▶ _Work to be completed_: Copy every one of the items below word for word, without changing anything.

▶ _Data provided_:
--------------------------------

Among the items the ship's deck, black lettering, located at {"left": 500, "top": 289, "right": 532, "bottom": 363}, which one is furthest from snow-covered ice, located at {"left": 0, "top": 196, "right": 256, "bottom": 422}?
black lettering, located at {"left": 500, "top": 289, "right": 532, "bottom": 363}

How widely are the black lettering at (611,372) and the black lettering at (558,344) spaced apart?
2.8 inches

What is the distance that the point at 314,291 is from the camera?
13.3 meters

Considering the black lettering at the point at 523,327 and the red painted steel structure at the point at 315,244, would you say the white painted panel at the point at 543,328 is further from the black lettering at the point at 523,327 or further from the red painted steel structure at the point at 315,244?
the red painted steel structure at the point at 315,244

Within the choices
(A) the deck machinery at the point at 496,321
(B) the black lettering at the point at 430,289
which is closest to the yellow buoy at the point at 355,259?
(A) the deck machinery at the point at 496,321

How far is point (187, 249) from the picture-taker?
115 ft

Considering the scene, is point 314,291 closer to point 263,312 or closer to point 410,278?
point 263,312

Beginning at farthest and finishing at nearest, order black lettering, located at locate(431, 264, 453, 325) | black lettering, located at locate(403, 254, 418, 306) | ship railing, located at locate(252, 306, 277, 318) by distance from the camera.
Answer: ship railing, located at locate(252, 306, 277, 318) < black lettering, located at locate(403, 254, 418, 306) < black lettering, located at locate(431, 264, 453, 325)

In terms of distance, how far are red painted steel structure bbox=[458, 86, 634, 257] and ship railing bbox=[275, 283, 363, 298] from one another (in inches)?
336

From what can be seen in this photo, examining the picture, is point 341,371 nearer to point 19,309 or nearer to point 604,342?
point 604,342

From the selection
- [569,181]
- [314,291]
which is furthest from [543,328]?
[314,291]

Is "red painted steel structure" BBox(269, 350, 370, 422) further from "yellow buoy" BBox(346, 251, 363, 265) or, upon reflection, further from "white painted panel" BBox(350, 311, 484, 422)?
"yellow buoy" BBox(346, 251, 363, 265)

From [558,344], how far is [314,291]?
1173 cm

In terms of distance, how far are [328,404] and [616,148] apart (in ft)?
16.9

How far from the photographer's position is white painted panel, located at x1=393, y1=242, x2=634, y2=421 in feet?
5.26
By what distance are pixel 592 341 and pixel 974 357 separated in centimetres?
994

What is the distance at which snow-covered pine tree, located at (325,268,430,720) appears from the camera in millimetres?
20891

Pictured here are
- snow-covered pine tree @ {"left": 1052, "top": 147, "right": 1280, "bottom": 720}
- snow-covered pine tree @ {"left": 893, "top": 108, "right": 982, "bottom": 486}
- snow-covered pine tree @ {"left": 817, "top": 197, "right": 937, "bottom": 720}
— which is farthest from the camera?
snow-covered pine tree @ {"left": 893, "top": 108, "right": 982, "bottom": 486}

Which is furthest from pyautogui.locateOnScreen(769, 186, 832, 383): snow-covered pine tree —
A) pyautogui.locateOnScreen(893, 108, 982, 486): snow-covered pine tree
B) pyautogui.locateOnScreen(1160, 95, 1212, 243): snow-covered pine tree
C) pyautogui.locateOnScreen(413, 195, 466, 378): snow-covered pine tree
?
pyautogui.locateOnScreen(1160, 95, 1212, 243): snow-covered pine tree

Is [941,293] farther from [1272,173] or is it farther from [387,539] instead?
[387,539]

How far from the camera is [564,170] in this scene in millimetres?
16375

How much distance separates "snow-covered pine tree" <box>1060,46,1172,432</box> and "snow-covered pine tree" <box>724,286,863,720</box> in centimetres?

--------------------------------

▶ _Solution to the exercise_:
Among the items the ship's deck, black lettering, located at {"left": 500, "top": 289, "right": 532, "bottom": 363}, which one is furthest from snow-covered ice, located at {"left": 0, "top": 196, "right": 256, "bottom": 422}?
black lettering, located at {"left": 500, "top": 289, "right": 532, "bottom": 363}

How widely are the black lettering at (611,372) and the black lettering at (558,344) spaced apart?
2.8 inches

What is the distance that the point at 314,291 is from the camera?
13.3 meters

Considering the black lettering at the point at 523,327 and the red painted steel structure at the point at 315,244, would you say the white painted panel at the point at 543,328 is further from the black lettering at the point at 523,327 or further from the red painted steel structure at the point at 315,244?
the red painted steel structure at the point at 315,244

Within the choices
(A) the deck machinery at the point at 496,321
(B) the black lettering at the point at 430,289
which is closest to the yellow buoy at the point at 355,259?
(A) the deck machinery at the point at 496,321

How far is point (187, 249) from the picture-taker?
115 ft

Considering the scene, is point 314,291 closer to point 263,312 or closer to point 410,278?
point 263,312

Beginning at farthest and finishing at nearest, order black lettering, located at locate(431, 264, 453, 325) | black lettering, located at locate(403, 254, 418, 306) | ship railing, located at locate(252, 306, 277, 318) by distance from the camera.
Answer: ship railing, located at locate(252, 306, 277, 318) < black lettering, located at locate(403, 254, 418, 306) < black lettering, located at locate(431, 264, 453, 325)

In terms of distance, how far are red painted steel structure bbox=[458, 86, 634, 257] and ship railing bbox=[275, 283, 363, 298] from one another (in inches)?
336

From what can be seen in this photo, examining the picture, is point 341,371 nearer to point 19,309 or nearer to point 604,342?
point 604,342

From the selection
- [569,181]
- [314,291]
which is furthest from [543,328]?
[314,291]

Is "red painted steel structure" BBox(269, 350, 370, 422) further from "yellow buoy" BBox(346, 251, 363, 265) or, upon reflection, further from "white painted panel" BBox(350, 311, 484, 422)?
"yellow buoy" BBox(346, 251, 363, 265)

From [558,344], how far is [314,291]?
1173 cm

In terms of distance, how far are [328,404] and [616,148] apart (in ft)?
16.9

How far from the photographer's position is white painted panel, located at x1=393, y1=242, x2=634, y2=421 in feet?
5.26
By what distance are pixel 592 341 and pixel 974 357 separated in centimetres?
994

What is the distance at which snow-covered pine tree, located at (325,268,430,720) appears from the camera in millimetres?
20891

Pictured here are
- snow-covered pine tree @ {"left": 1052, "top": 147, "right": 1280, "bottom": 720}
- snow-covered pine tree @ {"left": 893, "top": 108, "right": 982, "bottom": 486}
- snow-covered pine tree @ {"left": 817, "top": 197, "right": 937, "bottom": 720}
— which is farthest from the camera?
snow-covered pine tree @ {"left": 893, "top": 108, "right": 982, "bottom": 486}

Which is furthest from pyautogui.locateOnScreen(769, 186, 832, 383): snow-covered pine tree —
A) pyautogui.locateOnScreen(893, 108, 982, 486): snow-covered pine tree
B) pyautogui.locateOnScreen(1160, 95, 1212, 243): snow-covered pine tree
C) pyautogui.locateOnScreen(413, 195, 466, 378): snow-covered pine tree
?
pyautogui.locateOnScreen(1160, 95, 1212, 243): snow-covered pine tree

Is [941,293] farther from [1272,173] or is it farther from [387,539] instead?
[387,539]

How far from the camera is [564,170] in this scene in millimetres?
16375

How much distance separates "snow-covered pine tree" <box>1060,46,1172,432</box> and "snow-covered pine tree" <box>724,286,863,720</box> in centimetres?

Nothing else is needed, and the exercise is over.